ModernBERT-Ja-70M
Property | Value |
---|---|
Parameter Count | 70M (31M without embeddings) |
Context Length | 8,192 tokens |
Training Data | 4.39T tokens (Japanese & English) |
License | MIT |
Author | SB Intuitions |
What is modernbert-ja-70m?
ModernBERT-Ja-70M is an innovative Japanese language model that combines local and global attention mechanisms to efficiently process long sequences. Developed by SB Intuitions, this model represents a significant advancement in Japanese language understanding, featuring a vocabulary size of 102,400 and the ability to handle sequences up to 8,192 tokens in length.
Implementation Details
The model was trained through a three-stage process: initial pre-training on 3.51T tokens, followed by two context extension phases using 430B and 450B tokens respectively.
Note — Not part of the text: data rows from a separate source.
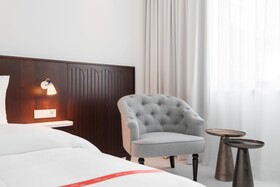 Ruby Hanna Hotel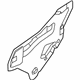 Nissan 82861-3SG0A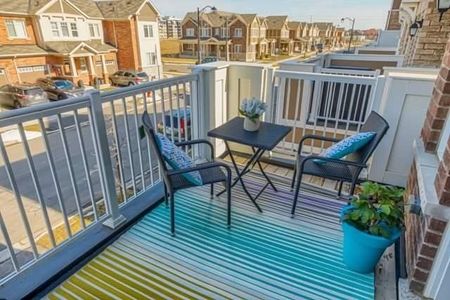 For Lease - 683 LAKING Terrace, Milton, Ontario - Photo 4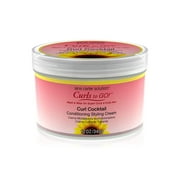 Jane Carter Solution Curls to Go! Curl Cocktail, 12 oz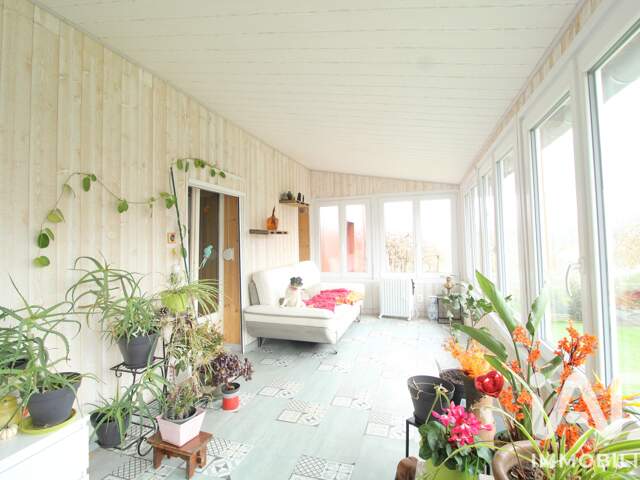 Vente Maison de village 5 pièces — photo du bien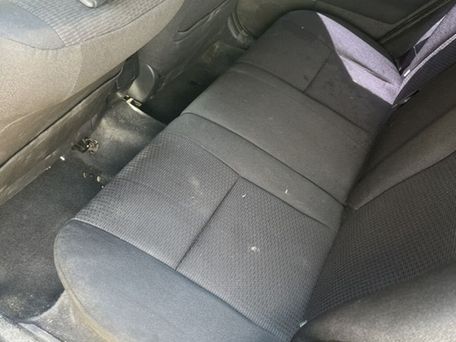 Toyota Corolla, 2005 — photo 10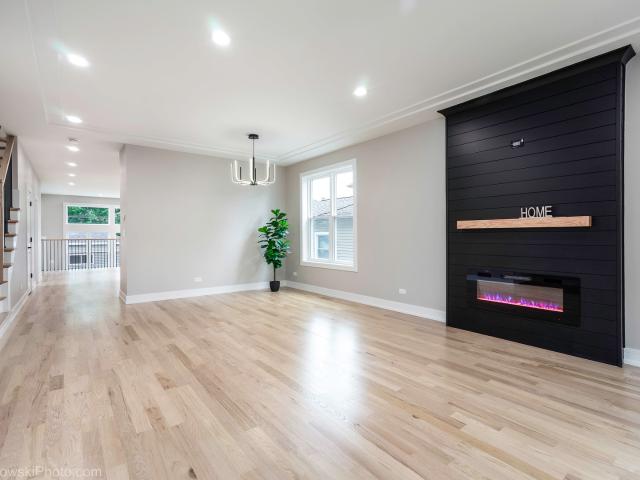 House for sale in Chicago Park, Illinois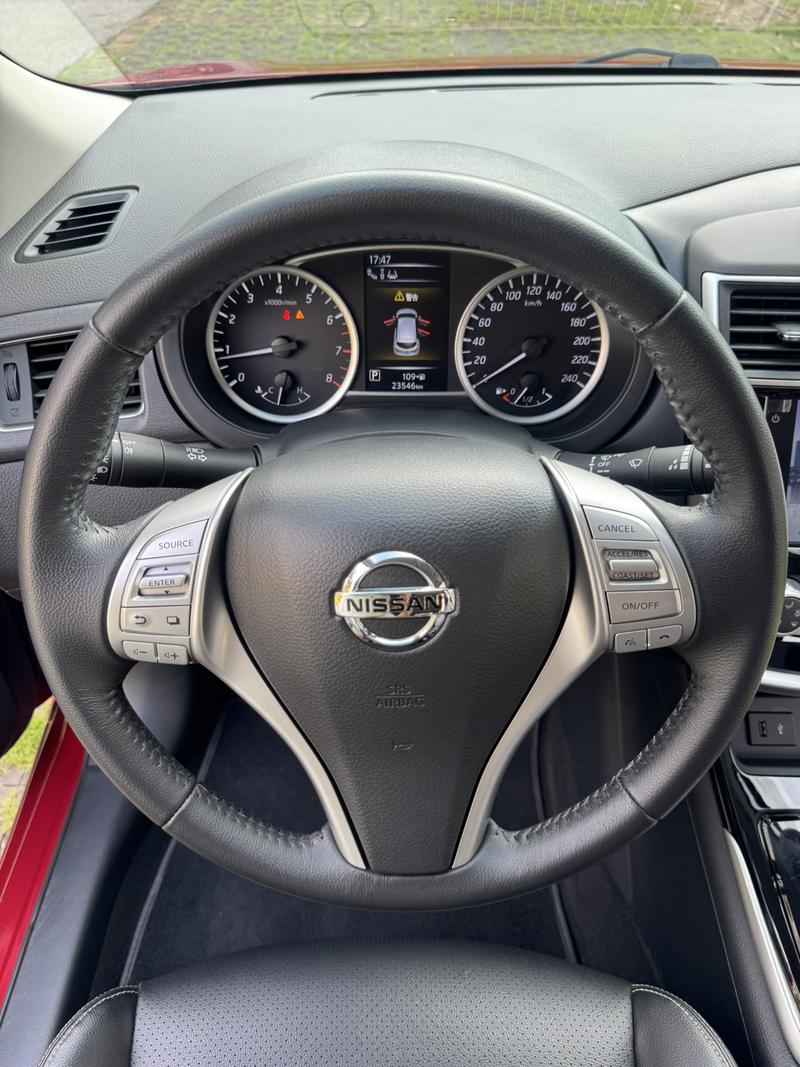 Nissan Tiida, 2023 — фото 8 из 12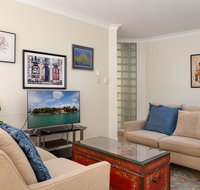 Cosy Family Apartment with Parking and Balconies - Accommodation Daintree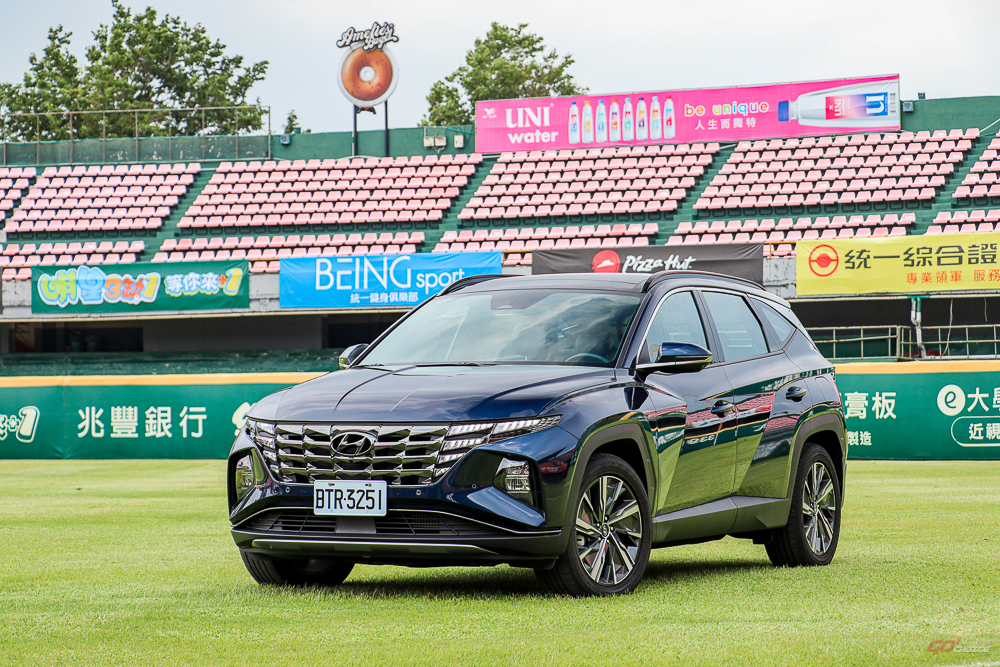 Hyundai 連五年銷售正成長　躍非豪華第三大品牌！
The architecture employs modern improvements like RoPE (Rotary Position Embedding) and uses a combination of global and local attention patterns (1 layer global + 2 layers local).
- Model Dimension: 384
- Intermediate Dimension: 1536
- Number of Layers: 13
- Head Dimension: 64
- Sliding Window Size: 128
Core Capabilities
- Masked Language Modeling with strong performance
- Excellent results on various downstream tasks including JGLUE
- Support for both Japanese and English text processing
- Flash Attention 2 compatibility for improved performance
- Direct raw sentence input without pre-tokenization
Frequently Asked Questions
Q: What makes this model unique?
The model's distinctive feature is its hybrid attention mechanism combining local and global attention, allowing it to process long sequences efficiently while maintaining high performance on various NLP tasks. It's also trained on a massive corpus of 4.39T tokens and incorporates modern architectural improvements.
Q: What are the recommended use cases?
The model excels at masked language modeling and is primarily designed for fine-tuning on downstream tasks. It performs particularly well on tasks like Japanese linguistic acceptability, natural language inference, and semantic textual similarity. However, it's not recommended for text generation tasks.